Helen alleged that the land was unproductive in comparison with its ability to produce income if sold and the proceeds reinvested. She alleged the average rental income from the 70 acres was only $1387 per year; that she had an offer to buy it for $210,000, and this would yield more as an investment in the form of an installment contract at eight percent interest.

She contended that § 557.9, The Code, and R.C.P. 277 permitted the sale as requested.

A guardian ad litem was appointed for the unknown heirs and claimants. He filed an answer denying the allegations for lack of information and asked that the court protect their rights and interests.

The named defendants also filed an answer, generally denying the allegations of unproductiveness and denying that the farm should be sold.

Our review here is de novo. Section 557.-9, The Code (partition rules apply); R.C.P. 270 (partition is equitable proceeding); Baker v. Giffrow, 257 Iowa 929, 934, 135 N.W.2d 629, 633 (1965).

The evidence establishes the following facts: Helen Huse, the life tenant, was 53 years of age at time of trial, married, with one child and one grandchild. The average net rental income from the land was about $3000 per year. A purchase offer of $3000 per acre, or a total of $210,000 had been received, and the proceeds could be invested at seven to eight percent. The plaintiff was required to work to supplement her income; her husband had been permanently disabled since 1959, but his social security was sufficient for the parties to “get by.”

*684 The law of Iowa, prior to the enactment of § 557.9, The Code, was very restrictive as to the alienability of any estate subject to a. life tenancy. A partition suit would not be allowed under any circumstances between the life tenant and remaindermen. Long v. Crum, 267 N.W.2d 407, 409 (Iowa 1978); Traversy v. Bell, 195 Iowa 1243, 1247, 193 N.W. 439, 441 (1923).

Traversy involved a devise for life to children with remainder to “their children and descendents.” The court denied the partition on the ground that all parties must have the right to present possession to maintain such action, and the holders of an expectant estate did not so qualify.

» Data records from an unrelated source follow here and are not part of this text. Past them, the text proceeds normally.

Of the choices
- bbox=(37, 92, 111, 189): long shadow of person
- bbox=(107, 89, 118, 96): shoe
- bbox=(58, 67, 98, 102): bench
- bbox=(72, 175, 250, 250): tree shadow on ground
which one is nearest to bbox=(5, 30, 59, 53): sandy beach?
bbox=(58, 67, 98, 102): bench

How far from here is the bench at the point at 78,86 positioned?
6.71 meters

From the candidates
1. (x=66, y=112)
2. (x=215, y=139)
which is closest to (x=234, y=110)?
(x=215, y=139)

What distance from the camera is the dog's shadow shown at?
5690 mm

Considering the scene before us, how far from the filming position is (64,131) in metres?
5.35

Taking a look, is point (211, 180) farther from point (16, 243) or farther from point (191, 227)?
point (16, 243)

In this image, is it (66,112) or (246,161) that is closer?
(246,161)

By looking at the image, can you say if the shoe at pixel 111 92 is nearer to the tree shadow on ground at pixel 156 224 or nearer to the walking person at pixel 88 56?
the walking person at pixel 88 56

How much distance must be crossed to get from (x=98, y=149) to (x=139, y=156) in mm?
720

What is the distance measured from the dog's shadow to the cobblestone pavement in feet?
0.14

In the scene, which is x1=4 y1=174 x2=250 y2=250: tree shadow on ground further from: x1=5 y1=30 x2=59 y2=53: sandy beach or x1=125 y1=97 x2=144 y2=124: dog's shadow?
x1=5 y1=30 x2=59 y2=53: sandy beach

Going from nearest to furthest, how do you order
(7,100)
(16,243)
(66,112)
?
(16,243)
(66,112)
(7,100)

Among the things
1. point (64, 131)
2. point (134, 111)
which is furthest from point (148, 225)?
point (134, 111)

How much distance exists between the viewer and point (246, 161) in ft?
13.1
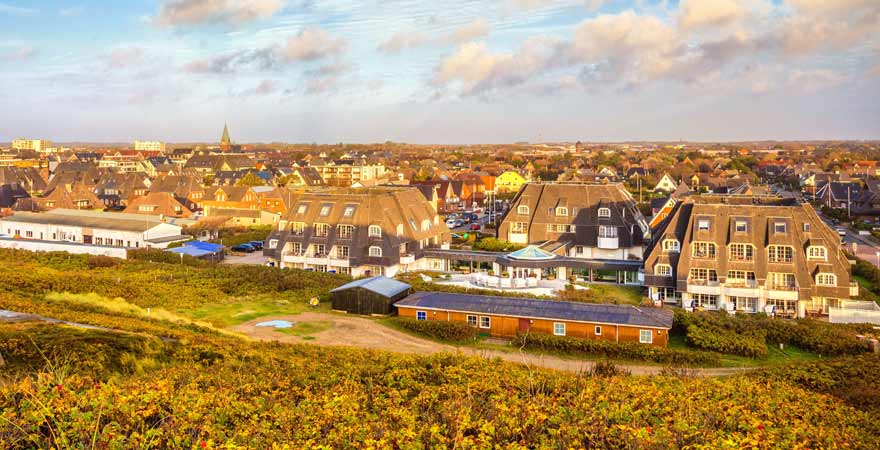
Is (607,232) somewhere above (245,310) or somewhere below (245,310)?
above

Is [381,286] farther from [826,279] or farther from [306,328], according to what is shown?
[826,279]

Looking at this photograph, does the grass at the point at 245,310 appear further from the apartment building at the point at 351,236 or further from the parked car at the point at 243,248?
the parked car at the point at 243,248

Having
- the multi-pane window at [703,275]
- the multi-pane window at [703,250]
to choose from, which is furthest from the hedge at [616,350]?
the multi-pane window at [703,250]

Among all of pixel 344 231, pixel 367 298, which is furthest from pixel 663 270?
pixel 344 231

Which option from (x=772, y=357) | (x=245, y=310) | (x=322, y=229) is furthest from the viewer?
(x=322, y=229)

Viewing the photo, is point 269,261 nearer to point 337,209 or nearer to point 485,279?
point 337,209

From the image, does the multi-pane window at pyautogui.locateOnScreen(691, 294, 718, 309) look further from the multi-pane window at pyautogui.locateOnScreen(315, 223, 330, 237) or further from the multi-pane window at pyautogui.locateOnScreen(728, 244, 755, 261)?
the multi-pane window at pyautogui.locateOnScreen(315, 223, 330, 237)

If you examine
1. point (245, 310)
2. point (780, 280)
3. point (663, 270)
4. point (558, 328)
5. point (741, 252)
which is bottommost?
point (245, 310)

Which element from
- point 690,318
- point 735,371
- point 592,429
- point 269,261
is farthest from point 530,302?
point 269,261

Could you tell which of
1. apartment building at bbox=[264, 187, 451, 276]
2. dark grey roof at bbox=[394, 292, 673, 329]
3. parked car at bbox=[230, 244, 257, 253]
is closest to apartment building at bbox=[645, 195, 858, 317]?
dark grey roof at bbox=[394, 292, 673, 329]
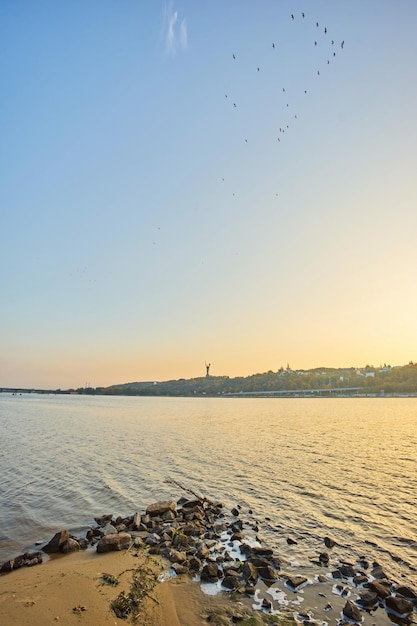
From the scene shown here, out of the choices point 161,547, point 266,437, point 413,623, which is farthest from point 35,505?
point 266,437

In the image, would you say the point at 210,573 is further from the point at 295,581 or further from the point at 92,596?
the point at 92,596

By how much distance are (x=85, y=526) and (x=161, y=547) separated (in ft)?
15.7

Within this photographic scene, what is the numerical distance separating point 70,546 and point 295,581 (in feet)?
26.9

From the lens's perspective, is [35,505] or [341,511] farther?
[35,505]

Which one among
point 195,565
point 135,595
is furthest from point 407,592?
point 135,595

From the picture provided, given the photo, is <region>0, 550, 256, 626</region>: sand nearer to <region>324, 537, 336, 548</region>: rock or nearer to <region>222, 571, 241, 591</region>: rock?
<region>222, 571, 241, 591</region>: rock

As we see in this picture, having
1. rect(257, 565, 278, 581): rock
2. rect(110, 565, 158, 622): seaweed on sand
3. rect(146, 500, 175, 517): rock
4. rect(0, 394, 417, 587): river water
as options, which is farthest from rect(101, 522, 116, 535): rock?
rect(257, 565, 278, 581): rock

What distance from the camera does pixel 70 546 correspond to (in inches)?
Answer: 543

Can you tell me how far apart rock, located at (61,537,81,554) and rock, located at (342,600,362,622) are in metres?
9.53

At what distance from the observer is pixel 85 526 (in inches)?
655

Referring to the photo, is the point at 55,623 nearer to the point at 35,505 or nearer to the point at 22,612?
the point at 22,612

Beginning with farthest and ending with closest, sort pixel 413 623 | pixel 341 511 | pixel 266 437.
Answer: pixel 266 437 → pixel 341 511 → pixel 413 623

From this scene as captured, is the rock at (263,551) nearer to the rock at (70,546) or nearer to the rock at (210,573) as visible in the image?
the rock at (210,573)

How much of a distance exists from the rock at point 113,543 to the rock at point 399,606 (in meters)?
8.80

The strict rule as stated in Traversy continued to prohibit sale through partition actions until 1947, when the present form of § 557.9 was enacted. The section now provides:

No expectant estate shall be defeated or barred by an alienation or other act of the owner of the precedent estate, nor by the destruction of such precedent estate by disseizin, forfeiture, surrender, or merger; provided that on the petition of the life tenant, with the consent of the holder of the reversion, the district court may order the sale of the property in such estate and the proceeds shall be subject to the order of court until the right thereto becomes fully vested. The proceedings shall be as in an action for partition. (Emphasis added.)

Since the trial of this matter, this court has decided the case of Long v. Crum, supra. While that case .reached a different result, based upon its facts, it discussed several legal principles applicable here, and discussed the meaning and application of § 557.9, The Code.

The plain wording of the statute, and the expressed statement of legislative purpose, make it clear that a life tenant may, in a proper case, have property sold and the proceeds held intact, even where contingent remaindermen cannot be presently determined. See Long v. Crum, supra, at p. 409, where the purpose of this section is discussed.

In the present case, the interests of the remaindermen are contingent upon their surviving Helen, and are also contingent in that the persons comprising the class as of that time are presently unknown. See Buchan v. Buchan, 254 Iowa 566, 570, 118 N.W.2d 611, 613 (1962).

It should be noted that § 557.9 does not require the consent of any persons holding the remainder interest nor any right of present possession as required by Traversy. Neither does it require any showing of waste to the property. It is discretionary with the district court and “may” be ordered, provided it has: (1) a petition for sale by the life tenant; and (2) consent of the holder of the reversion.

This case was brought by the life tenant, obviously satisfying the first requirement. The second, however, creates a problem for this proposed sale.